*WRITTEN EXERCISE 1*
In the excerpt on the Holdco litigation, how much was each monthly interest payment that Holdco agreed to make on the promissory note?
*WRITTEN EXERCISE 2*
Set down, word for word, the portion of the Holdco litigation excerpt from "Holdco filed this" up to and including "under OCGA § 13-6-11.".

Holdco made no payments to Palmetto on the promissory note, although it agreed to make monthly interest payments of $29,333 on the note to protect its property from foreclosure.   When Palmetto intervened in the Gwinnett lawsuit, Holdco added a claim against Palmetto.   In the Gwinnett action, the trial court found that Palmetto, as SCI's lender, had a valid security interest in Holdco's properties, that Holdco must pay the mortgages, and that Holdco had benefitted directly from its retention and use of the loan proceeds.   The Gwinnett County trial court's ruling was appealed to this court and affirmed in Holdco, supra.

Holdco filed this action against Johnson, ADT, and MST in Fulton County.   The complaint sought recovery under eight counts:  three counts of breach of fiduciary duty, against Johnson, ADT and MST;  two counts of professional negligence, against ADT and MST;  one count against all defendants of fraud and aiding and abetting fraud;  one count seeking punitive damages against all defendants;  and one count seeking expenses of litigation and attorney fees under OCGA § 13-6-11.

*INFORMATION PROVIDED*
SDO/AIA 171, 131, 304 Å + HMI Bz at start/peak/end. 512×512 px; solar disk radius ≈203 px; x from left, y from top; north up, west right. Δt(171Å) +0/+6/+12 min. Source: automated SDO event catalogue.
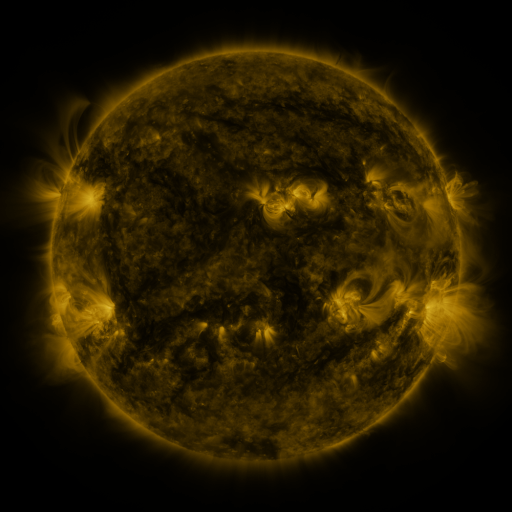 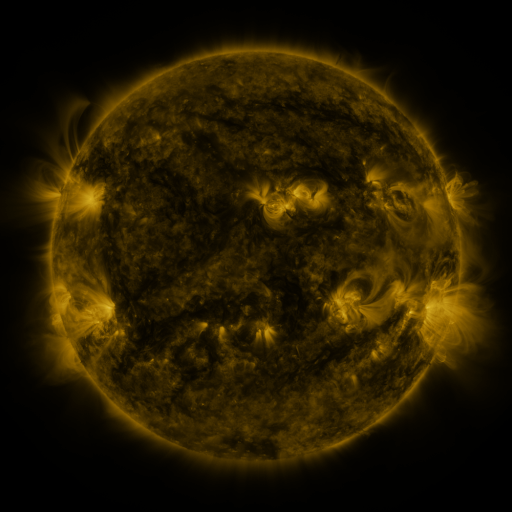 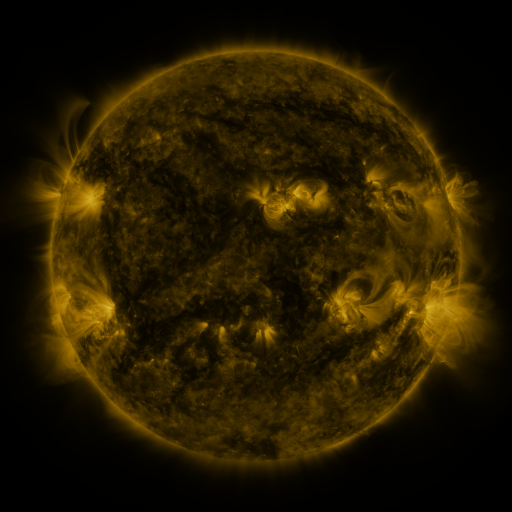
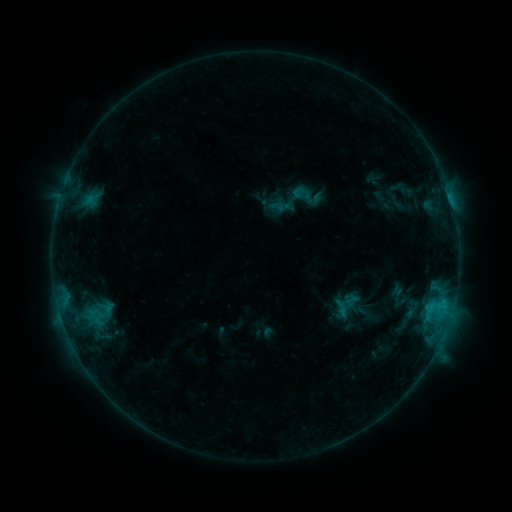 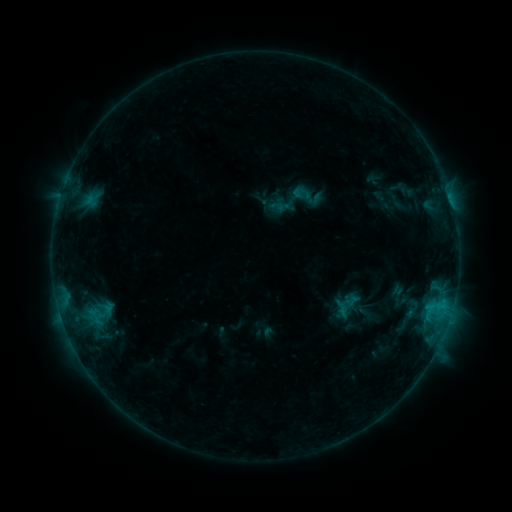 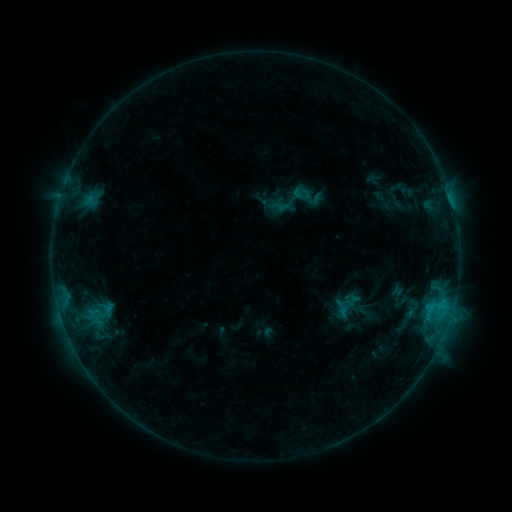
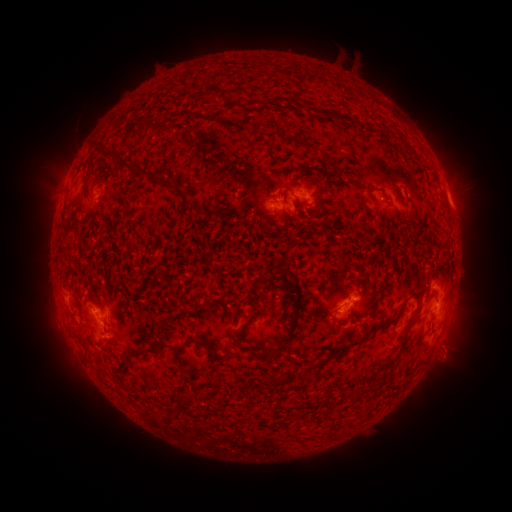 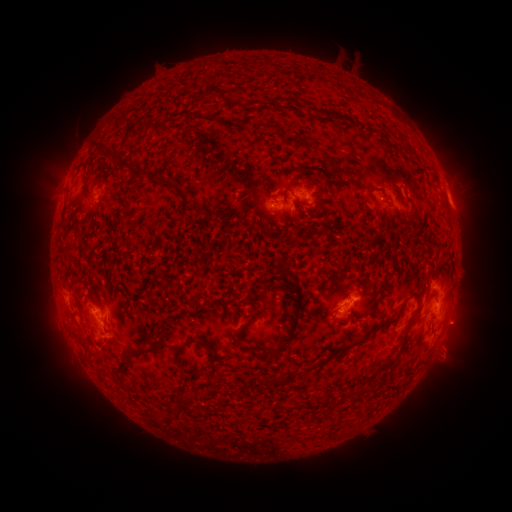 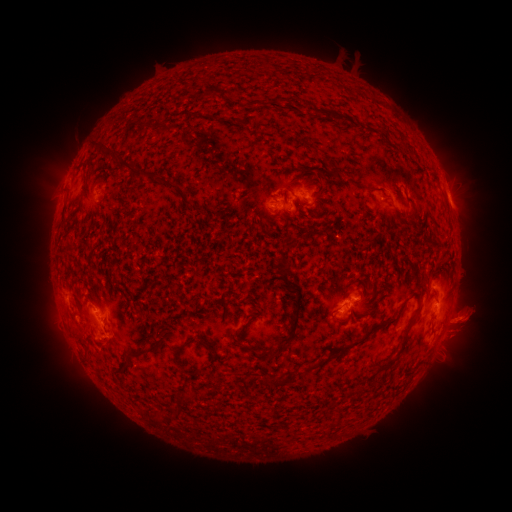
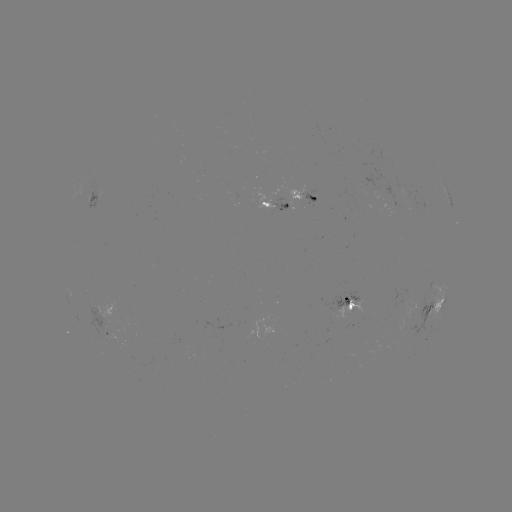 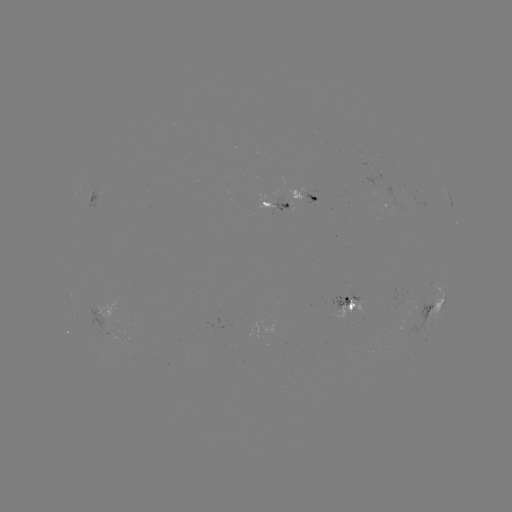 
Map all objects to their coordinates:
eruption: (466, 322)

*EXERCISE RESULT 1*
$29,333

*EXERCISE RESULT 2*
Holdco filed this action against Johnson, ADT, and MST in Fulton County.   The complaint sought recovery under eight counts:  three counts of breach of fiduciary duty, against Johnson, ADT and MST;  two counts of professional negligence, against ADT and MST;  one count against all defendants of fraud and aiding and abetting fraud;  one count seeking punitive damages against all defendants;  and one count seeking expenses of litigation and attorney fees under OCGA § 13-6-11.